Jerusalem and Judea during the revolt
Date167–141 BCE
Location
Result

Revolt succeeded

  • Rebellion fought under leadership of Judas Maccabeus from 167–160 BCE
  • Festival of Hanukkah established in honor of the capture of Jerusalem, cleansing of the Second Temple, and rededication of the altar
  • Seleucid authority in major cities reestablished from 160–152 BCE
  • Judean autonomy from 152–141 BCE
  • Simon Thassi appointed High Priest in 141 BCE, start of the independent Hasmonean kingdom
Belligerents
Maccabees Seleucid Empire
Commanders and leaders
Mattathias
Judas Maccabeus (KIA)
Jonathan Apphus Executed
Eleazar Avaran (KIA)
Simon Thassi
John Gaddi (KIA)
Antiochus IV Epiphanes
Antiochus V Eupator
Demetrius I Soter
Lysias
Gorgias
Nicanor (KIA)
Bacchides
Units involved
Judean rebels Seleucid army

The Maccabean Revolt (Hebrew: מרד החשמונאים) was a Jewish rebellion led by the Maccabees against the Seleucid Empire and against Hellenistic influence on Jewish life. The main phase of the revolt lasted from 167 to 160 BCE and ended with the Seleucids in control of Judea, but conflict between the Maccabees, Hellenized Jews, and the Seleucids continued until 134 BCE, with the Maccabees eventually attaining independence.

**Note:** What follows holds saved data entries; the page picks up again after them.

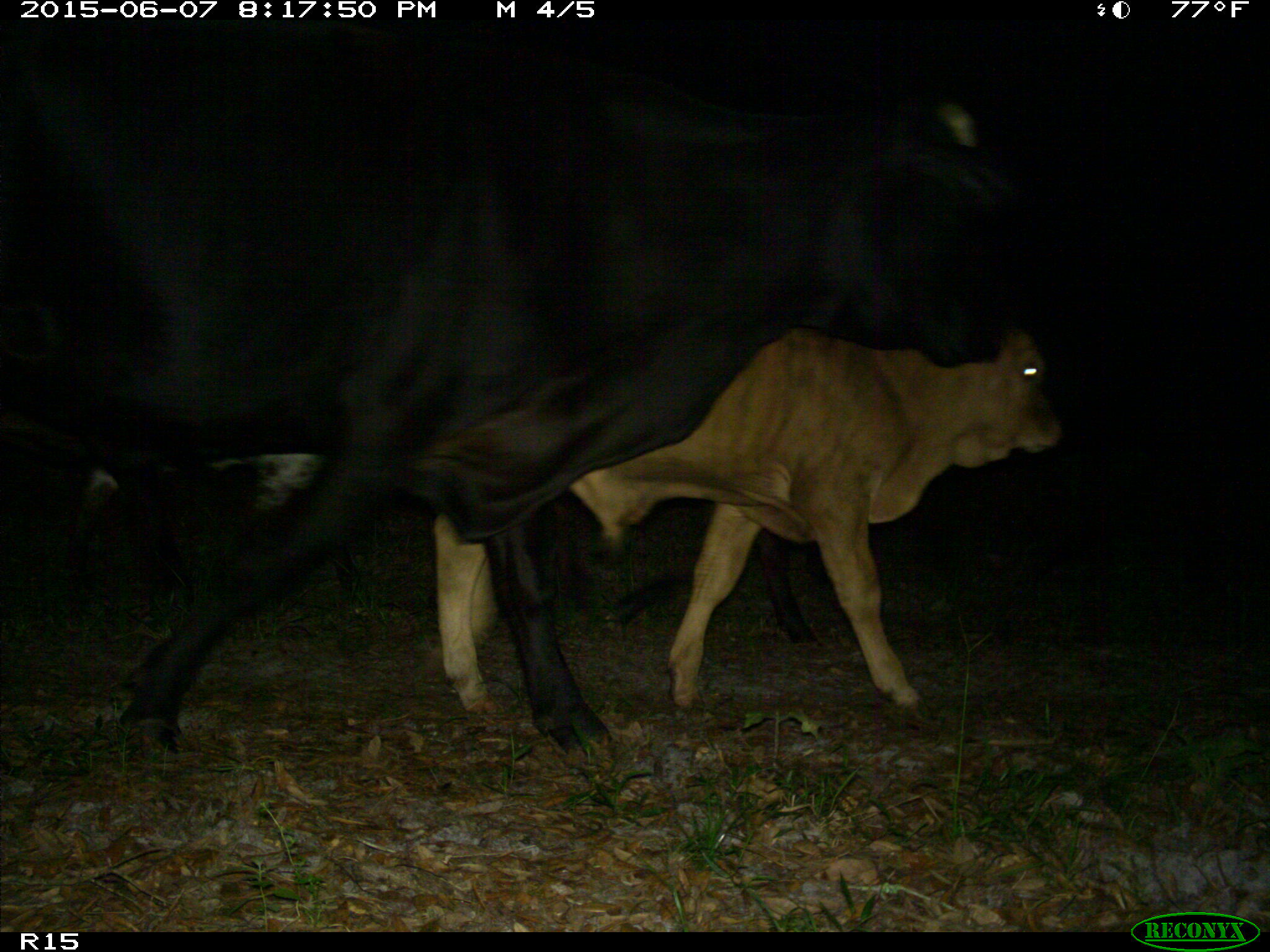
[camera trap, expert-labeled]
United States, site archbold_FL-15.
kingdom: Animalia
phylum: Chordata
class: Mammalia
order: Artiodactyla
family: Bovidae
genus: Bos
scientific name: Bos taurus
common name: domestic cow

Seleucid King Antiochus IV Epiphanes launched a massive campaign of repression against the Jewish religion in 168 BCE. The reason he did so is not entirely clear, but it seems to have been related to the King mistaking an internal conflict among the Jewish priesthood as a full-scale rebellion. Jewish practices were banned, Jerusalem was placed under direct Seleucid control, and the Second Temple in Jerusalem was made the site of a syncretic Pagan-Jewish cult. This repression triggered exactly the revolt that Antiochus IV had feared, with a group of Jewish fighters led by Judas Maccabeus (Judah Maccabee) and his family rebelling in 167 BCE and seeking independence. The rebels as a whole would come to be known as the Maccabees, and their actions would be chronicled later in the books of 1 Maccabees and 2 Maccabees.

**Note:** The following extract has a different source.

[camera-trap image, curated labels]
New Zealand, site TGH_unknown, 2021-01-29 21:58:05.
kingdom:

The rebellion started as a guerrilla movement in the Judean countryside, raiding towns and terrorizing Greek officials far from direct Seleucid control, but it eventually developed a proper army capable of attacking the fortified Seleucid cities. In 164 BCE, the Maccabees captured Jerusalem, a significant early victory. The subsequent cleansing of the temple and rededication of the altar on 25 Kislev is the source of the festival of Hanukkah. The Seleucids eventually relented and unbanned Judaism, but the more radical Maccabees, not content with merely reestablishing Jewish practices under Seleucid rule, continued to fight, pushing for a more direct break with the Seleucids. Judas Maccabeus died in 160 BCE at the Battle of Elasa against the Greek general Bacchides, and the Seleucids reestablished direct control for a time, but remnants of the Maccabees under Judas's brother Jonathan Apphus continued to resist from the countryside. Eventually, internal division among the Seleucids and problems elsewhere in their empire would give the Maccabees their chance for proper independence. In 141 BCE, Simon Thassi succeeded in expelling the Greeks from their citadel in Jerusalem. An alliance with the Roman Republic helped guarantee their independence. Simon would go on to establish an independent Hasmonean kingdom.

The revolt had a great impact on Jewish nationalism, as an example of a successful campaign to establish political independence and resist governmental anti-Jewish suppression.